It started as a low, largely unnoticed rumble of accusations in some Washington circles, but when suicide bombers fatally struck Western targets in Saudi Arabia last week, the official grumblings began to pick up volume and pitch.
More than a year ago, Defense Secretary Donald Rumsfeld complained that Iran — a member of Washington's "axis of evil" and an officially condemned "supporter of terrorists" — was not doing enough to crack down on al Qaeda operatives fleeing from neighboring Afghanistan.
"It certainly would be helpful if they were more cooperative, and they have not been, particularly," Rumsfeld told reporters in Washington on April 2, 2002, in a second straight day of accusations against the Islamic Republic of Iran.
But in the months that followed, international attention shifted from Tehran's alleged links to al Qaeda to the hunt for evidence of Saddam Hussein's touted ties with the terrorist network as the Bush administration sought to bolster its case for a war against Iraq.
Days after President Bush declared that the military phase of the battle to topple Saddam's regime was "one victory in a war on terror" however, terrorists struck again. This time, it was a spate of suicide attacks in the Saudi capital of Riyadh, which claimed 34 lives, including eight Americans and nine attackers.
A reconfigured al Qaeda, revamped under the pressure of the U.S. war on terror, was quickly identified as the mastermind and perpetrator of the crime.
And slowly, the accusations of the Iranian government's links with al Qaeda began to mount as the terror alert in the United States was raised to orange or "high" following an FBI warning about imminent attacks.

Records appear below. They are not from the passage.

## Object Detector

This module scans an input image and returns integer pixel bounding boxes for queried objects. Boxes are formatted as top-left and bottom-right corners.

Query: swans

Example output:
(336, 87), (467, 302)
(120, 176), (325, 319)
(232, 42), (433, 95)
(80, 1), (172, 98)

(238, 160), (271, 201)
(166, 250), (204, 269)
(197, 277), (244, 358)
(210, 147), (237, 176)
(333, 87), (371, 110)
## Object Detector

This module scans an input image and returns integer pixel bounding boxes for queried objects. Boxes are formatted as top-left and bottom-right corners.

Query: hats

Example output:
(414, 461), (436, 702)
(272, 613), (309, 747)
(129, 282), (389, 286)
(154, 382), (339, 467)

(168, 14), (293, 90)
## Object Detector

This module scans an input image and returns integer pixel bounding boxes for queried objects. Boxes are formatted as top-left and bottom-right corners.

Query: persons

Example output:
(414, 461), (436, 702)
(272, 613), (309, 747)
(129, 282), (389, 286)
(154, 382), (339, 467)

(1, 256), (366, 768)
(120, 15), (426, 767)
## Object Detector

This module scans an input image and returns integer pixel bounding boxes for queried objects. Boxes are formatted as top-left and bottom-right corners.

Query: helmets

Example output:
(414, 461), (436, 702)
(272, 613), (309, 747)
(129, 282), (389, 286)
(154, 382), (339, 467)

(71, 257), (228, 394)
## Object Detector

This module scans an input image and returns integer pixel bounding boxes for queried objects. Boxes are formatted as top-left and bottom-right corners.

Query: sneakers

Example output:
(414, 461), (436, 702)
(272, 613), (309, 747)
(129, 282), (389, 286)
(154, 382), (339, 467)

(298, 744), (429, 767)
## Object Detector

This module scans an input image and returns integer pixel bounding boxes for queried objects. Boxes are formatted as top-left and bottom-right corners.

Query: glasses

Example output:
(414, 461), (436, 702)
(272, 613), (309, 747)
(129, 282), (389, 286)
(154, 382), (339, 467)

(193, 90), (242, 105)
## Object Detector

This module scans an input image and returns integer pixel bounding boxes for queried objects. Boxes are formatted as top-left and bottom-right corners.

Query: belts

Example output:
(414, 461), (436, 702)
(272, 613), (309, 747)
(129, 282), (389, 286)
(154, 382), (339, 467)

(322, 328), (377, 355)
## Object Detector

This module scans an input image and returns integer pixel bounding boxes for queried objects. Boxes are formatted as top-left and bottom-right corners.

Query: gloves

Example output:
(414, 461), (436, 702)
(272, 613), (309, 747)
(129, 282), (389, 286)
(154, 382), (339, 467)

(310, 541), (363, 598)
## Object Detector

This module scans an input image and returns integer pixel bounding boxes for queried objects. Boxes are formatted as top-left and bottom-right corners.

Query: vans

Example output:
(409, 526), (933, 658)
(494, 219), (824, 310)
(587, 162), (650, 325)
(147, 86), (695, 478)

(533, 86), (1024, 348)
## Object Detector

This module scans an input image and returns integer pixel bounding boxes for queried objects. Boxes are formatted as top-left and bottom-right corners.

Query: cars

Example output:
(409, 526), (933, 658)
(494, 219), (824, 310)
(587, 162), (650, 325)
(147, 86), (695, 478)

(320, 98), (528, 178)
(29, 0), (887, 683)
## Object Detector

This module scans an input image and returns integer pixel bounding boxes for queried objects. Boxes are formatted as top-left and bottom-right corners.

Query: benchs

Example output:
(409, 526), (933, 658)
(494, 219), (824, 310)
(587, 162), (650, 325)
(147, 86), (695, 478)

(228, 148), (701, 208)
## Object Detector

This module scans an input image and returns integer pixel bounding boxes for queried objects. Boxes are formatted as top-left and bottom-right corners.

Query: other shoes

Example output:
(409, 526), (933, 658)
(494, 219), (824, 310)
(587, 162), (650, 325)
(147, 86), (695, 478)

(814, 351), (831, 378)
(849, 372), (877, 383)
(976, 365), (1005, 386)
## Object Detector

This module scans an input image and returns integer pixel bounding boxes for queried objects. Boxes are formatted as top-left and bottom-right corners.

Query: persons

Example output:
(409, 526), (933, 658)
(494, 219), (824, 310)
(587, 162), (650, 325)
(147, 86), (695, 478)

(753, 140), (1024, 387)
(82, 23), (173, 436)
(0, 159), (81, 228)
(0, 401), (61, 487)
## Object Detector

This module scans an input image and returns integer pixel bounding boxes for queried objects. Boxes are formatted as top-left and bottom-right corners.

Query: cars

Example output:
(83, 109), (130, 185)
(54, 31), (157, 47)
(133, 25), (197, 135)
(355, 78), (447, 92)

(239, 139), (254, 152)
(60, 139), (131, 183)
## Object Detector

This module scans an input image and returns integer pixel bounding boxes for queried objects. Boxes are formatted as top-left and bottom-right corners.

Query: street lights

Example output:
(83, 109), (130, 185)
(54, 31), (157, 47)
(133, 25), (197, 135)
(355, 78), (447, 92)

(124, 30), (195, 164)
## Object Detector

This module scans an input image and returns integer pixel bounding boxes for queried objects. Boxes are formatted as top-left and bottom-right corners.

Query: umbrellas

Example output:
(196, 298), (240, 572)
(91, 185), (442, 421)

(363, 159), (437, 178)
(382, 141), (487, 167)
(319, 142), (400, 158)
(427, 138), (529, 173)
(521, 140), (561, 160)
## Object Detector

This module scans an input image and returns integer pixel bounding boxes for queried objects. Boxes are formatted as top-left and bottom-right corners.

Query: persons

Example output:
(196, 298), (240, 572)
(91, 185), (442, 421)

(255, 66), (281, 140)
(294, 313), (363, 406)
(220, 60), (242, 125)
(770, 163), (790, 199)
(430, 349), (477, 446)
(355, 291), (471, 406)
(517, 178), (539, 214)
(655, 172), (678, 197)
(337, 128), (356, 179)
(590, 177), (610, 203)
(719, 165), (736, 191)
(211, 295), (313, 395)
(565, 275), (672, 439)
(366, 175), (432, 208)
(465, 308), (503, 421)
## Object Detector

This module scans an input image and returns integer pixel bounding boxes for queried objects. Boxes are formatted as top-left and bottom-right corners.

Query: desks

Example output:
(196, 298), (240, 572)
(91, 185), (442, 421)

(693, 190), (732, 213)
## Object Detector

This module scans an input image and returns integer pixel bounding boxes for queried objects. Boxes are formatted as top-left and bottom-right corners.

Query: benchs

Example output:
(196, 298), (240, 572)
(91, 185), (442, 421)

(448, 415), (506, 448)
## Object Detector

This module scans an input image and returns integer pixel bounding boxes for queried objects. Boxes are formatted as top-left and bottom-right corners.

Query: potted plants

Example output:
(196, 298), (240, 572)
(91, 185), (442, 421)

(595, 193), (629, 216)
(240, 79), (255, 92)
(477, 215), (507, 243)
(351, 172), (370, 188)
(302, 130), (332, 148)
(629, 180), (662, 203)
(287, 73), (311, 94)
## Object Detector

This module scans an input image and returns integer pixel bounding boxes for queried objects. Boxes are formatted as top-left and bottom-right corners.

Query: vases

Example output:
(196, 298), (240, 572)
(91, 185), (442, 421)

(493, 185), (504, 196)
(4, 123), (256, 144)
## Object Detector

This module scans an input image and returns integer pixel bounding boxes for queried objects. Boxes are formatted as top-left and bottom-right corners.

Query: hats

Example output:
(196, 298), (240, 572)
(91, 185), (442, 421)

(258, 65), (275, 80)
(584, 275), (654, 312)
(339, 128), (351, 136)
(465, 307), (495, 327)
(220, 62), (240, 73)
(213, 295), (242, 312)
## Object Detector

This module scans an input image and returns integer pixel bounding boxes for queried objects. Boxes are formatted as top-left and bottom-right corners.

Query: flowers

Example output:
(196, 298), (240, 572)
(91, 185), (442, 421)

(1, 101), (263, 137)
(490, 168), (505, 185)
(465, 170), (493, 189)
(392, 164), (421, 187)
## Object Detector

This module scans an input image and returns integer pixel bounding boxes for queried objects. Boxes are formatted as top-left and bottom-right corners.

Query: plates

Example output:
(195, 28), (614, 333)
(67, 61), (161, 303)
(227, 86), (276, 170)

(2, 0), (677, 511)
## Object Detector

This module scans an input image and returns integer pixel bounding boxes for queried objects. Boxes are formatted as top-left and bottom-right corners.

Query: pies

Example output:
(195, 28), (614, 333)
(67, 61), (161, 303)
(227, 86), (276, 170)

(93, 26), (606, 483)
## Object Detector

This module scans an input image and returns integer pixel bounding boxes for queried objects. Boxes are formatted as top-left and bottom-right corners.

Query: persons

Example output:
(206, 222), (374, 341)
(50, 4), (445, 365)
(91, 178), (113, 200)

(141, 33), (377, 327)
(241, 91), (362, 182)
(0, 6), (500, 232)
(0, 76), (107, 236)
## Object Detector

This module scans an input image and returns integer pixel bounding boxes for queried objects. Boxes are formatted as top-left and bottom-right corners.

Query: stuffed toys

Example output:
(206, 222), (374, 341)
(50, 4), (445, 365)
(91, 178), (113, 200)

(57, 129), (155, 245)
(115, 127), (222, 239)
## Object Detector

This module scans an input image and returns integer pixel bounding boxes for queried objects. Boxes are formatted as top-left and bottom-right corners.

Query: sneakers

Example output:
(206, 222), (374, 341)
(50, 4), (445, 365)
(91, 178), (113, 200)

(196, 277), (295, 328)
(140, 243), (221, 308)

"There's no question, but that there have been and are today, senior al Qaeda leaders in Iran, and they are busy," Rumsfeld told reporters on Wednesday.
But if the accusations were strong on frequency, they were noticeably weak on details, with senior U.S. officials declining to go on record with concrete proof of the Iranian government's supposed support for the shadowy terrorist network.
Former Colonel Becomes 'Military Chief'
But although U.S. officials have declined to go on record with concrete evidence of the Iranian government's complicity in al Qaeda's recent operations, terror experts and intelligence sources have attempted to fill in the gaps in the latest accusations.
And at the heart of the claims, it slowly became clear, was a handsome young former colonel in the Egyptian Army, Saif Al-Adel, who experts claim has risen from the ranks of one of Osama bin Laden's personal guards to al Qaeda's new military chief and the third-most powerful man in the terrorist network's ranks. He is on the U.S. list of 22 most-wanted terrorists.
"Saif Al-Adel is the newly appointed military chief of al Qaeda who took over as military chief when Khalid Sheikh Mohammed was captured [in Pakistan earlier this year]," said Rohan Gunaratna, a former investigator at the U.N. Terrorism Prevention Branch, and author of Inside Al Qaeda: Global Network of Terror.
"He is operating near the Afghan-Iran border and he is responsible for the attacks in Saudi Arabia," he said.
U.S. intelligence officials and some terror experts say Saif Al-Adel has been living in the eastern border regions of Iran under the protection of the Iranian Revolutionary Guards, or Pasdaran, an elite military force under the direct control of the Islamic republic's supreme leader Ayatollah Ali Khamenei.